Avon, $5.99, ISBN 0-06-052339-5
Romantic Suspense, 2003
Gennita Low’s debut effort Into Danger is promising – on a better day the hero and the heroine will be a dazzling couple – but ultimately its showy plot techniques and fancy jargon are its downfall. These very methods in Ms Low’s writing at first gives the book a nice high-tech espionage/spy feel to it, but soon I realize I have no idea what the heck is going on half the time here.
Steve McMillian is a Navy SEAL guy – aren’t they all nowadays? – but he’s a pretty cool Navy SEAL guy in that he’s a charming slick with the ladies. His latest mission is to go undercover and pretend to be purported assassin Marlena Maxwell’s lackey. He’s going to find what Marlena is up to, who she’s going to kill, that sort of thing. But soon it is clear that Marlena is not a killer as much as a target herself.
The sexual tension between these two are pretty hot but the author’s deliberate foreplay interruptus is very obvious and annoying the sixth time it happened in just as many chapters. Oops, she needs to do the laundry. Whoops, time out, he’s hungry. What a tease. In the meantime, the author tries to dazzle me with jargons and codewords. There are guys whose codeword name is Hard-On in this book. There’s an organization called TIARA, and no, it’s not your local beauty pageant thing gone high-tech. People talk about “knowing one’s GEM protocols” and asks people, “Have you met my T?” (I prefer chocolate milk shake, but thanks anyway.)
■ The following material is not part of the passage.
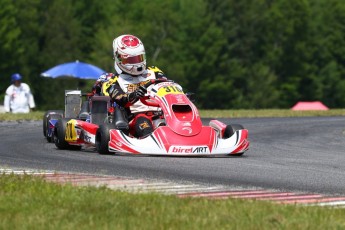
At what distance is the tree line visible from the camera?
85.1m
Still, most damningly, I have to keep a flowchart to follow what is going on, and even so, Villains come, villains go, and worse, I have no idea who Steve or Marlena are. They are two colorful characters that scream “Look at me! I’m hot! I’m sexy!” but I have no idea why they do half the things they do in this story. Scratch a little deeper under their cool exteriors and I will find that there’s really nothing much under the surface of our two main characters.
I’m not saying that Into Danger is a bad book. It’s very readable and the first few chapters are really well-written. But these chapters set up a premise that anticipates our two main characters playing a cat-and-mouse game of tease and deceive, only to give way to a messy story starring a cast of too many people. It would have been so much better if a little time is spent on developing one central plot point instead of the author introducing so many subplots and characters and developing none properly. After all, like they say in Malay – alang-alang seluk pekasam biar sampai ke pangkal lengan, ya? While Gennita Low shows promise, much of the promise remains undelivered in this underbaked tale.